The secret to clear skin isn’t just in what you eat and what products you use, it’s also when you do it. That’s right, clear skin all month long is all in the timing.
Yes, other factors matter. Significantly so. Clear skin all month long depends on nutrition, skin care practices, skin care products, lifestyle choices, hydration, sleep and other factors that influence hormone balance.
But one of the key pieces is cyclical skin care, and it is a piece of the clear-skin equation that very few people, including other hormone experts, factor into their advice. As someone who struggled with serious cystic acne all over my face, chest, and back for almost a decade—and who cleared my skin by using nutrition, lifestyle, biohacking, and cyclical self-care to balance my hormones—I love sharing with women how you can balance your hormones to help your skin perform better.
The first step is understanding the skin’s changing needs during the course of your 28-day cycle. Let’s dive in!
Meet your 28-Day Cycle
During your 28-day menstrual cycle, estrogen, progesterone, and testosterone levels naturally rise and fall.
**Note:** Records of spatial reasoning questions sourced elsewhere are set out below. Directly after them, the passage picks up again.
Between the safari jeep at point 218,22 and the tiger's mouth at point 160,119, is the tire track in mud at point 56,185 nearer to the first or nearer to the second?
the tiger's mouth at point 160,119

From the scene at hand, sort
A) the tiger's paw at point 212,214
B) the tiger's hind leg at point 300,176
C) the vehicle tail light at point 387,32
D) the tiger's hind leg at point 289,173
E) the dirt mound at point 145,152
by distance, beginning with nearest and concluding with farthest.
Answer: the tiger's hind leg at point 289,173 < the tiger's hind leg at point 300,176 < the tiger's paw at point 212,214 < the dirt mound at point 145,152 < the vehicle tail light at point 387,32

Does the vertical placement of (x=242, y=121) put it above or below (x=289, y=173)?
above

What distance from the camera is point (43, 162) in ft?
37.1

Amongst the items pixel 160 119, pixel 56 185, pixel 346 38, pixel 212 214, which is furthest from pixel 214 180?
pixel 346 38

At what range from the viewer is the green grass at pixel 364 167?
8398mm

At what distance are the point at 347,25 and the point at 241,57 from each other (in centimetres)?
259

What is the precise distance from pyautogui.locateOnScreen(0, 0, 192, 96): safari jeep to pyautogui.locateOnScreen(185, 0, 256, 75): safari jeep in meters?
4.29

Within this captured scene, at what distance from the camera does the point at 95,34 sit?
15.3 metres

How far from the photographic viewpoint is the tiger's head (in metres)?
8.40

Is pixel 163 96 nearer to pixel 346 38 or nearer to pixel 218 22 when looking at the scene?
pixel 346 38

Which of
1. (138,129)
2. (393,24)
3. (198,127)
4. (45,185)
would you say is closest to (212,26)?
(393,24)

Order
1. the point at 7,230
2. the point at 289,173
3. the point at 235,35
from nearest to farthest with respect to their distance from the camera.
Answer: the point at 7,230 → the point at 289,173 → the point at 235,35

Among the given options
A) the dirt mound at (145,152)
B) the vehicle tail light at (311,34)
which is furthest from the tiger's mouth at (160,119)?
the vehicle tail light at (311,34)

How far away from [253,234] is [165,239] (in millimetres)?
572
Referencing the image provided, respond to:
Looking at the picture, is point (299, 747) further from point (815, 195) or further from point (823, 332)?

When your system is healthy and you’re cycling normally, these fluctuations occur in familiar patterns: during the follicular phase (which is the first days of your cycle up until ovulation) estrogen levels are naturally higher, during the ovulation phase (mid-cycle) estrogen and testosterone rise until they peak, during the luteal phase (which occurs right after ovulation and up until you start bleeding) estrogen and testosterone start to fall and progesterone rises), and just before menstruation and during menstruation phase, progesterone falls again.
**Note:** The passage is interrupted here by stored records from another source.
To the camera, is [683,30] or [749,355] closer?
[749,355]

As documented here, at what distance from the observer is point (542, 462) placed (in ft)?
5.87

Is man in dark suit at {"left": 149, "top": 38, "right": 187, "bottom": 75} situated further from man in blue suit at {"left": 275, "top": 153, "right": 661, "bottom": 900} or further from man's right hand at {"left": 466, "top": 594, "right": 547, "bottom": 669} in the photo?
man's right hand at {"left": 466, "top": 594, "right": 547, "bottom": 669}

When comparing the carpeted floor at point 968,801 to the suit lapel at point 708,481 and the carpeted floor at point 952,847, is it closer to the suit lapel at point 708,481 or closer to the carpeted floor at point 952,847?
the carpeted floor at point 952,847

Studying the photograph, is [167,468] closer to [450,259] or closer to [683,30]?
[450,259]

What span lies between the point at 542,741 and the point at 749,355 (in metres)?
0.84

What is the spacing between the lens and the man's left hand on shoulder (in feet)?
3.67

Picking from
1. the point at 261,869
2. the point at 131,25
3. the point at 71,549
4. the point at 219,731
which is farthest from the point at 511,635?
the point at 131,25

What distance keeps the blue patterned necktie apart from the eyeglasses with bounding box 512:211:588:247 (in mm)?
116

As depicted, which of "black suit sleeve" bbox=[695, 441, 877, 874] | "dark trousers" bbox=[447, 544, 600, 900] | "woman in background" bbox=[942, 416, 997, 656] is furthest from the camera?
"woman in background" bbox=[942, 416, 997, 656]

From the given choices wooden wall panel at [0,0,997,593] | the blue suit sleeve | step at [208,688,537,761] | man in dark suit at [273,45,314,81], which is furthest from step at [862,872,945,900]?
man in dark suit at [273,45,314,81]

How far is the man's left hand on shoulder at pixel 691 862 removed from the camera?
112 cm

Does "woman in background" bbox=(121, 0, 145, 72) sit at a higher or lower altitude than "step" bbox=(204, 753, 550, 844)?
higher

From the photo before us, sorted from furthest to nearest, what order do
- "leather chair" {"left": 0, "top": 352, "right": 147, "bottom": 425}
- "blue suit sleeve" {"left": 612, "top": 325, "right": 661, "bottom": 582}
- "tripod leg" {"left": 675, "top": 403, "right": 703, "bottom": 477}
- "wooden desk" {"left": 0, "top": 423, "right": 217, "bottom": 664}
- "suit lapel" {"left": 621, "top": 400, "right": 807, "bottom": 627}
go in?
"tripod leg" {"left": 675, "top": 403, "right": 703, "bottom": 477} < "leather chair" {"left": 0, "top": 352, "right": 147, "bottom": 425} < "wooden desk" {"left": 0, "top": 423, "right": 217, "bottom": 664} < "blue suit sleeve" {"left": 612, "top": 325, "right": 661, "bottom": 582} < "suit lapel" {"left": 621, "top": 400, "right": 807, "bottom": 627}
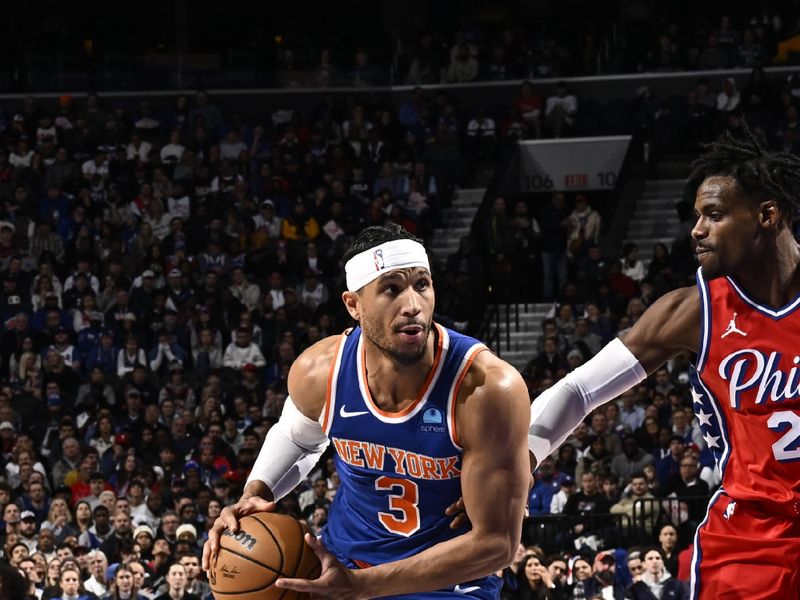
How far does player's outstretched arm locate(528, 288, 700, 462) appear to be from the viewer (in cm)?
423

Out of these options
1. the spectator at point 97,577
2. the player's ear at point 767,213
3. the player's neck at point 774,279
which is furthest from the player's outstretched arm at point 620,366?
the spectator at point 97,577

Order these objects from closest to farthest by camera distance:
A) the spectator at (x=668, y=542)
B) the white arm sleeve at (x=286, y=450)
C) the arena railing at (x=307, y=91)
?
the white arm sleeve at (x=286, y=450), the spectator at (x=668, y=542), the arena railing at (x=307, y=91)

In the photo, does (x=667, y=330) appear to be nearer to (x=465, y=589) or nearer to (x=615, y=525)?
(x=465, y=589)

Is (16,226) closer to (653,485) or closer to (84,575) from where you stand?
(84,575)

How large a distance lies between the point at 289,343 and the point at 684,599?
21.8ft

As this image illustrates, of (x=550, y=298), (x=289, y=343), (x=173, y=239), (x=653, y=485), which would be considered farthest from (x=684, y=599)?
(x=173, y=239)

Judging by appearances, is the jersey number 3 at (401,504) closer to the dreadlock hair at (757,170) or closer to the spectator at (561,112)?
the dreadlock hair at (757,170)

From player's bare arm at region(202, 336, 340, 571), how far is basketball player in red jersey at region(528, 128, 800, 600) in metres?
1.00

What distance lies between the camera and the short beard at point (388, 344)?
418 cm

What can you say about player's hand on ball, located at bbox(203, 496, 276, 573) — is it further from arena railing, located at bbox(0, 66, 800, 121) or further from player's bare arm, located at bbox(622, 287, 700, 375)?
arena railing, located at bbox(0, 66, 800, 121)

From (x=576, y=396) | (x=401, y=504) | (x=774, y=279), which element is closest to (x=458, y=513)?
(x=401, y=504)

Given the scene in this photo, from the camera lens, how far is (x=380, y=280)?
14.0ft

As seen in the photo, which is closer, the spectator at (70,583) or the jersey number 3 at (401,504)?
the jersey number 3 at (401,504)

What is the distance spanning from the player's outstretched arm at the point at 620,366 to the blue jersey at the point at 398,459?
34cm
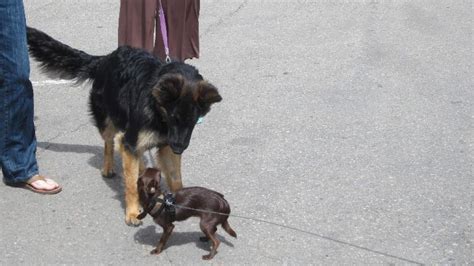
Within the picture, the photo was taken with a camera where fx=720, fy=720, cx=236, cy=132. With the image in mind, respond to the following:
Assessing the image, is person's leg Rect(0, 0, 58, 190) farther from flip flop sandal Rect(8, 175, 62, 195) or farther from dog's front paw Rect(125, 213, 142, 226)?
dog's front paw Rect(125, 213, 142, 226)

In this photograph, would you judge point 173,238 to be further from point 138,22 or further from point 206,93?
point 138,22

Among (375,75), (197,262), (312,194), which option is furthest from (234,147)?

How Fluctuating Hormones Affect Skin
Estrogen and progesterone levels affect the thickness of the skin differently each phase of your cycle. During the follicular phase and especially during ovulation, high levels of estrogen boost collagen, make the skin thicker, and improve elasticity. You can thank the estrogen during this phase for that famed ‘ovulation glow’.
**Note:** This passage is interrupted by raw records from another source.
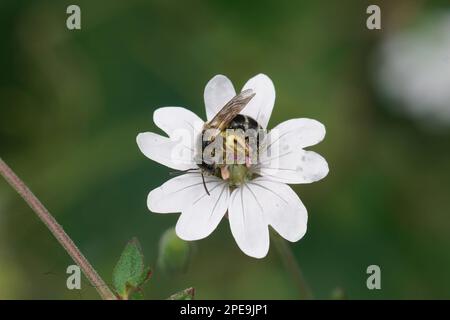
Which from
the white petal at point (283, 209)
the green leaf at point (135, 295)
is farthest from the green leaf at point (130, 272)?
the white petal at point (283, 209)

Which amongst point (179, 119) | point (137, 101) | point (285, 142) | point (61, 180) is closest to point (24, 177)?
point (61, 180)

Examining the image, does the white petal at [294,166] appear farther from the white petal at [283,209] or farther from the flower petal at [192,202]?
the flower petal at [192,202]

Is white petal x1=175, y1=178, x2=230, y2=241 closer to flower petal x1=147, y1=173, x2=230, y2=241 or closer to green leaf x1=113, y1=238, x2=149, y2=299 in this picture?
flower petal x1=147, y1=173, x2=230, y2=241

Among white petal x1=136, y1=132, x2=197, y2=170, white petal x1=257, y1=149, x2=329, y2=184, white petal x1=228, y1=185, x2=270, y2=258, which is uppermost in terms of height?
white petal x1=136, y1=132, x2=197, y2=170

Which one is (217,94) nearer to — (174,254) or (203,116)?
(174,254)

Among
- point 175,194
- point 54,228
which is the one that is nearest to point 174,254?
point 175,194

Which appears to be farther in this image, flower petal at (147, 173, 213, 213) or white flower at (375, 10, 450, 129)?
white flower at (375, 10, 450, 129)

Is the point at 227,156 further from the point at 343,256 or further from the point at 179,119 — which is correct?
the point at 343,256

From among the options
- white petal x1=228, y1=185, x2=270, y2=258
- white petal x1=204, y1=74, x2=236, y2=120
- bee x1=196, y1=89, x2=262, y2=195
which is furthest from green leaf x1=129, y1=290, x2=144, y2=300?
white petal x1=204, y1=74, x2=236, y2=120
Testosterone levels also rise during the luteal phase and that helps keep skin thick. But testosterone is a double-edged sword when it comes to skin. Studies show a link between spikes in this hormone and acne.
So this is the crucial point in your cycle when you either become vulnerable to breakouts or go through the second half of your cycle with clear skin. What causes some women to break out and others to barely notice a blemish? The difference is in the body’s ability to efficiently process and eliminate the excess estrogen and testosterone in the system as levels rise.
If your body isn’t processing hormones properly during your luteal phase and eliminating the excess, excess estrogen and excess testosterone accumulate and fuel acne.
This happens in two ways: the excess estrogen causes estrogen dominance and skin inflammation, and the extra testosterone triggers the sebaceous glands to produce more oil.
For women with optimally functioning endocrine systems, these hormonal peaks don’t cause a lot of problems. But for women who can’t process hormones correctly, acne is often the unwanted result.
Premenstrually and during your period, estrogen drops and your skin gets thinner, retains less moisture, and produces less collagen.
Progesterone rising and falling in the luteal phase can worsen skin conditions if present.
This is why The Cycle Syncing Method® is so effective in addressing these fluctuations, as you'll be eating in ways that improve estrogen and progesterone imbalances.
Signs that Acne is Hormonal
One sign, of course, is when you breakout during the luteal (premenstrual) phase. Hormonal acne can also be diagnosed by where it appears. Breakouts along the chin and jaw lines are a sign of hormonal acne.
Pimples on the temple are another common sign of a hormonal imbalance that stems from liver congestion due to excess estrogen. If you’ve got pimples on your forehead, it’s usually a sign of a gut imbalance.
Your Skin Care Schedule During Your 28-Day Cycle
Here’s how to time your skin care routine to match your hormonal needs throughout the month:
Day 7-12 (follicular phase).If you get a facial with extractions, schedule it during your follicular phase. This is also the time to do any hair removal.
Day 13-24 (ovulation/first half of luteal). Facials are still okay during this time, but it’s best to go for masks, not extractions. Dry brushing is a great way to help the lymph offload the estrogen. You don’t need much in the way of products during this phase.
Day 25-Day 28 (the second half of luteal). This a perfect time for home care with your favorite products and using oil-based serum to reduce sebum production. Clay masks are also great during this time, and you can use products with lactic acid to shrink pores.
Day 1 - Day 6 (Bleeding). During menstruation, focus on restorative, soothing skin care. Think hydrating and calming masks, and collagen masks.
NOTE: Don’t have any extractions or hair removal during the second half of the month when skin is thinner and increased blood flow to your capillaries means more post-extraction swelling. Save facial appointments until right after your bleed is over.
Everyday of your cycle. I take Balance Supplements every day of my cycle to make sure my hormones and skin can be at their best throughout the month. Whatever you do to optimize your micronutrients, don’t skip this step! Clear skin starts on the inside and with what we eat and how we supplement.
Always remember, that once you have the right information about how your body really works, you can start making health choices that finally start to work for you! You can do this – the science of your body is on your side!